Klara Liden’s work speaks to the loneliness of a glitch in the city. The fox crossing the road. The streetlight erratically flashing. The moon reflected perfectly on the empty advertisement case of a bus shelter. These moments act like comets, tearing through our daily infrastructure, presenting us with a knee-jerk desire to share. To point to the fox. To take a photograph of the moon. To stop and stare at the streetlight. Because when the advertisements are quiet and the signs are empty, we are left to feel what is in between. There is a world of alternatives. An anarchic newness. A temporary override, in which the foxes flood the street, in which a collective voice could arise, where what is left could be re-used. Dinner tables appearing on medians. Compressed card board boxes used as benches. Kiosk lights stripped of letters hanging as stars.
We do not have to accept how things are. This is what Klara Liden always reminds us with her work. There is agency in the removal of language. In the deletion of the demands of the state. In silencing the desperate pleas of advertisements. We can still use what is here but it does need to be oppressive; there are so many versions of what is possible. The mechanical hum in the gallery reminds us of this infinitude, a sound created by the turning of seven tri-vision billboards. These billboards reveal three sides, each promising a steely surface. On several, Klara has turned the billboards inside out. The gray undersides of the paper now exposed to the world, provide a space of projection. On another, a singular line has been spray painted across it, an exclamation without the desire to direct.

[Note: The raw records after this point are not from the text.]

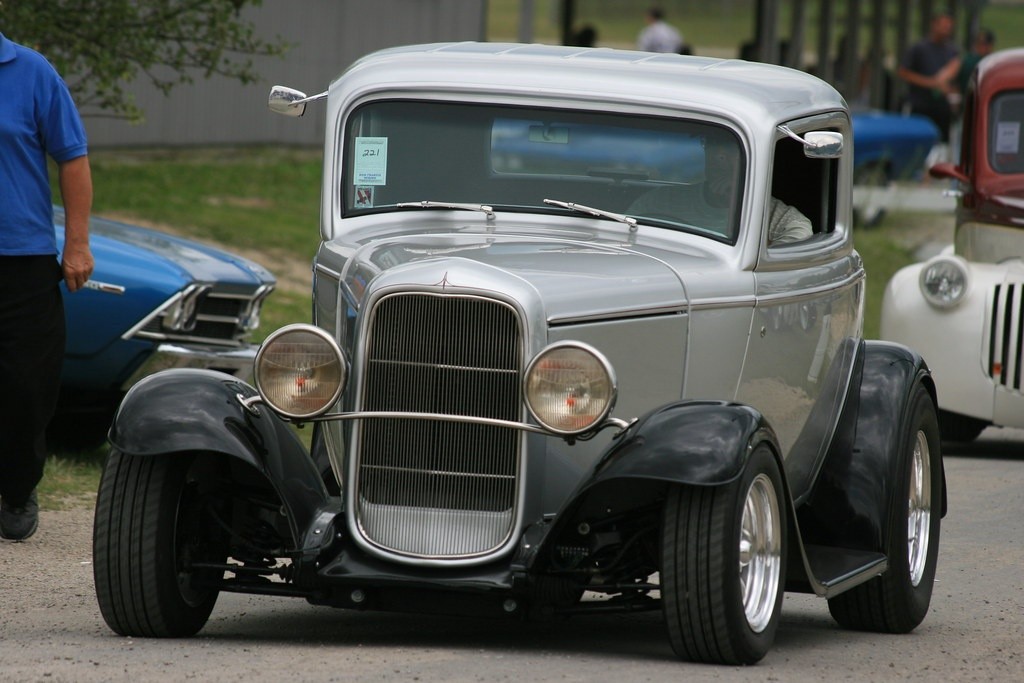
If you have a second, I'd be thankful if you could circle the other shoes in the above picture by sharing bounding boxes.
[0,482,38,543]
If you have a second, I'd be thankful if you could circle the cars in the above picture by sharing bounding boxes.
[880,47,1024,457]
[41,198,279,433]
[481,104,943,229]
[88,39,953,670]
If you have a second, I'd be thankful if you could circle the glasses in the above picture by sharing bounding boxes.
[700,135,740,151]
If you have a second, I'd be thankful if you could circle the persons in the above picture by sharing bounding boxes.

Klara Liden has, as she often does in her sculptures, laid a paper-thin shroud over the world, enabling us, the viewer, to choose how to move. But Klara has not abandoned us to this craterous planet. On the three screens throughout the exhibition we watch a body, her body, clothed in black as it slips through the city. The focus of the camera hovers tightly on her, and again, the world is only graspable in strips which appear on the sides of the frame. The stairs. The water. The street. Now Klara is the knife, cutting her own line through the hard world, she is another exclamation without direction. An invitation to move. To reclaim what is ours. What is right here.